Production of prolyl-hydroxylated human type III collagen in Physcomitrella photobioreactors

Collagens are important structural proteins of the extracellular matrix that are essential for skin elasticity and integrity and are widely used in dietary supplements and cosmetics. Conventional collagens of animal origin raise concerns regarding ethics, safety, and sustainability. As a vegan alternative, we report on the production of a 30 kDa prolyl-hydroxylated human collagen polypeptide from Physcomitrella moss plants. For secretion-based production and formulation compatibility, a hydrophilic region encompassing 334 amino acids from human type III collagen was selected, which includes four protein domains involved in cell adhesion, collagen binding, integrin recognition and wound healing. Transgenic moss lines were generated via PEG-mediated protoplast transformation. Immunodetection identified collagen polypeptide-producing lines, and mass spectrometric analysis validated the product and confirmed its prolyl-hydroxylation. The presence of this important post-translational modification underscores the high biomimetic quality of the product derived from moss. To enable industrial-scale production, the transformants were quantitatively analysed at the genomic, transcript, and protein levels.

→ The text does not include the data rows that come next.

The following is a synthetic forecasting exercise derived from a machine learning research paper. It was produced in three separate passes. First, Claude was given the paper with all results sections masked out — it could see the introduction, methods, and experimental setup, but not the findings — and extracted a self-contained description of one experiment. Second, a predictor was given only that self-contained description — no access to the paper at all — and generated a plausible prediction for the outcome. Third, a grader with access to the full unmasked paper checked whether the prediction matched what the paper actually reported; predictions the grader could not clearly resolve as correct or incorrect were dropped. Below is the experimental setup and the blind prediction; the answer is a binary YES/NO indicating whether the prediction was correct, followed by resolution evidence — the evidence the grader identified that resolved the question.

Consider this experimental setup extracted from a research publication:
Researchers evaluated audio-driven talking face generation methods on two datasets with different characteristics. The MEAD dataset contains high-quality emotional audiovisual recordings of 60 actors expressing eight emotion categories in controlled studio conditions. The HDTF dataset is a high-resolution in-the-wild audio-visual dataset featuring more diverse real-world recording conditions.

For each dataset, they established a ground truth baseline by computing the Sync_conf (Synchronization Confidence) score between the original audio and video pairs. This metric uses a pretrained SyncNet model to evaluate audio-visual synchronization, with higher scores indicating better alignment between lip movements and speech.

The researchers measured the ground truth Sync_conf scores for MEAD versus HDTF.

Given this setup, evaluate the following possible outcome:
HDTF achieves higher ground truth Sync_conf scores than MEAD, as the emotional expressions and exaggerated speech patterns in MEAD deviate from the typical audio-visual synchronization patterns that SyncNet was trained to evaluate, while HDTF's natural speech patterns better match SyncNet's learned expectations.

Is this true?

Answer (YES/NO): YES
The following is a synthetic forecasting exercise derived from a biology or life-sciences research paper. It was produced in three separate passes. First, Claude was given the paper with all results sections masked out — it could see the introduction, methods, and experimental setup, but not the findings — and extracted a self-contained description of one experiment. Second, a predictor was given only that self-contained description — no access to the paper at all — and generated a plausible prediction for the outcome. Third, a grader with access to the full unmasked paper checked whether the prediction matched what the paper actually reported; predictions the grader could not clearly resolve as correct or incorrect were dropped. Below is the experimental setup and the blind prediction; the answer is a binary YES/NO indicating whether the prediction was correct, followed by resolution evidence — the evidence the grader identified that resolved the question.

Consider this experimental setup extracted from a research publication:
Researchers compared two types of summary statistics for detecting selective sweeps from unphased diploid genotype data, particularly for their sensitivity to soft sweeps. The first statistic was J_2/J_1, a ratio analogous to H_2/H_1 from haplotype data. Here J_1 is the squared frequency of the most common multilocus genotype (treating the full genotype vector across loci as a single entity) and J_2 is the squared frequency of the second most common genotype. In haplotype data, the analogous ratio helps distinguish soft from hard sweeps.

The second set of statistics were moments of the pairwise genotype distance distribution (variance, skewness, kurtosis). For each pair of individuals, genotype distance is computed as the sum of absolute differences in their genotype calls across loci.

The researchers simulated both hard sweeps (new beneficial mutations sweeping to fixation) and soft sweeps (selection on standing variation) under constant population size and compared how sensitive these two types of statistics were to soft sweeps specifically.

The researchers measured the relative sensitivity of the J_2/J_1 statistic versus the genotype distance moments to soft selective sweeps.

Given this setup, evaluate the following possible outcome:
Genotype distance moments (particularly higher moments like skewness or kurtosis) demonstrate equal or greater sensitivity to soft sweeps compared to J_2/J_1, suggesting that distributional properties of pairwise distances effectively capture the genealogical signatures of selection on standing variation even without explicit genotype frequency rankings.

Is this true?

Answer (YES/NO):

The most productive lines were forwarded to process development, where culture conditions including CO ₂ supplementation, pH, and light intensity were optimized. Upscaling to 5 L photobioreactors established a robust, light- and biomass-dependent production regime that yielded nearly 1 mg/L of secreted collagen polypeptide after 11 days of cultivation. Taken together, this study presents the first scalable moss-based production of a post-translationally modified human collagen and offers a sustainable and vegan alternative to conventional collagens. This highlights the versatility of Physcomitrella as a production host for high-quality proteins with industrial applicability that also meet consumer requirements.